* **Work task 1**: From the news excerpt about the Family Research Council, transcribe the part that opens with the words containing "It’s no coincidence" and closes with "former President Trump.".
* **Work task 2**: In the news excerpt about the Family Research Council, how many Black congregations does the voting rights group Faith Works represent?

The Family Research Council “has consistently demonstrated the use of anti-LGBTQ rhetoric and dissemination of materials that target LGBTQ people, spread demeaning untruths, and defame LGBTQ people and their supporters,” Rachel Carroll Rivas, SPLC’s interim deputy director of research, Intelligence Project wrote in an email.

Bishop Thomas Lewis Brown Sr. presiding bishop of the Christian Methodist Episcopal Church in Georgia and a founder of Faith Works, a voting rights group representing more than 1,000 Black congregations accused the Family Research Council of wanting to roll back gains made in the last senate and presidential elections.

“It shows we did something right in 2020. There is definitely a battle for the soul of America, but this is all wrapped up in religious language and sentiment,” he said. “This is a battle of over just what kind of America we want to be.”

He pointed out the group’s stand against abortion.

“They want to make sure that women are not free and the most basic right that anyone has is to decide what to do with her own body,” he said.

It’s no coincidence that the summit is being held in Atlanta.

Georgia is an important battleground state with two closely watched races between Democratic Sen. Raphael G. Warnock and Herschel Walker, a Republican backed by former President Trump.

* **Provided material**:

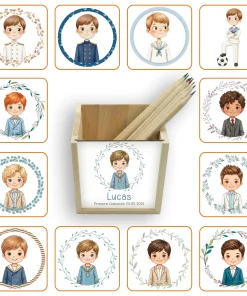 Lapicero de Madera Personalizado Niño Comunión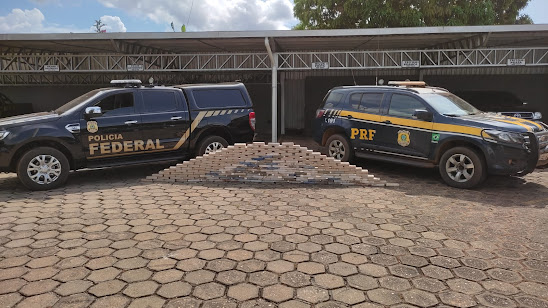 Operação Conjunta da PRF e PF apreendem mais de 200 KG de Cocaína em Vilhena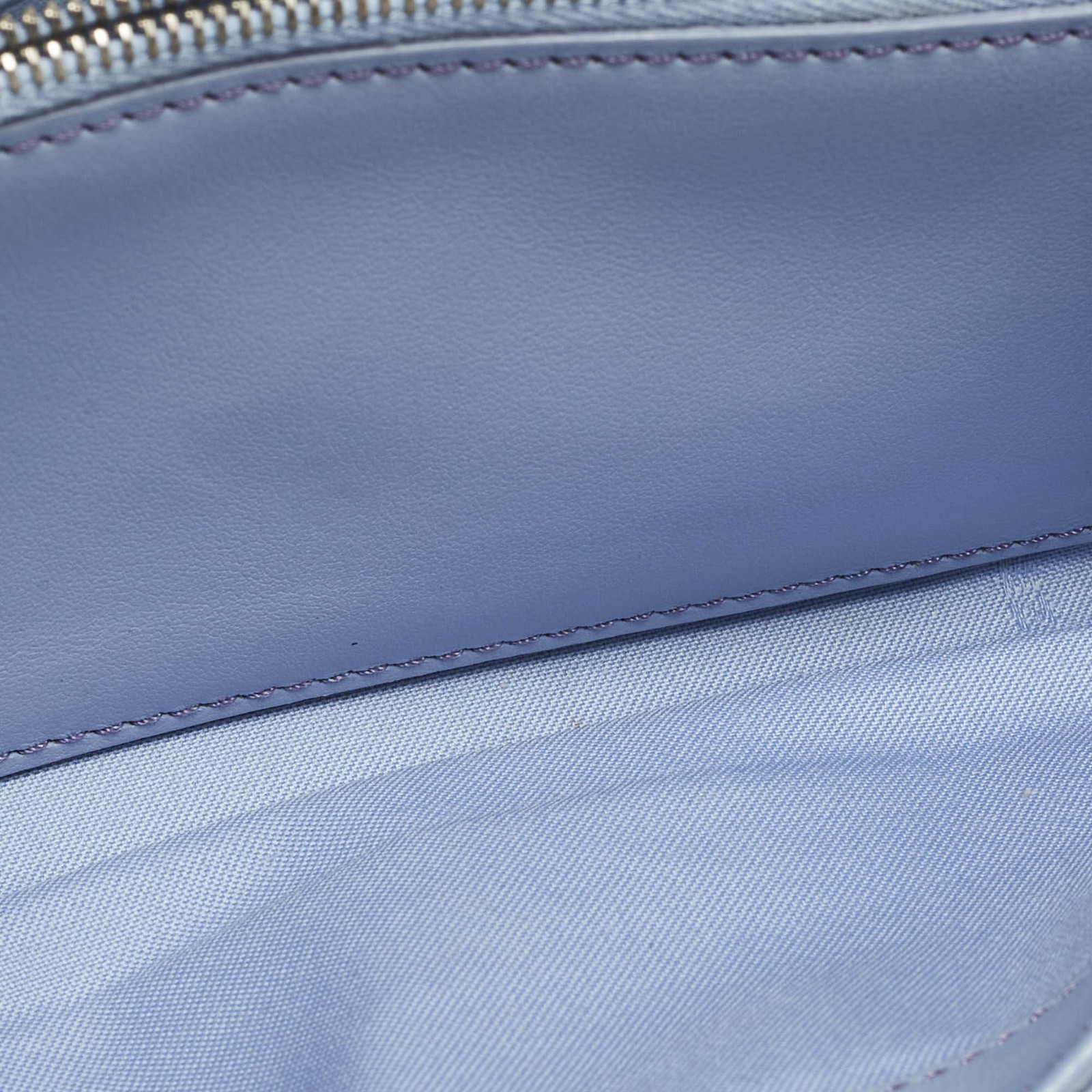 Fendi Studded Light Blue Leather Wallet On Chain thumbnail 9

* **Output 1**:
It’s no coincidence that the summit is being held in Atlanta.

Georgia is an important battleground state with two closely watched races between Democratic Sen. Raphael G. Warnock and Herschel Walker, a Republican backed by former President Trump.

* **Output 2**: More than 1,000.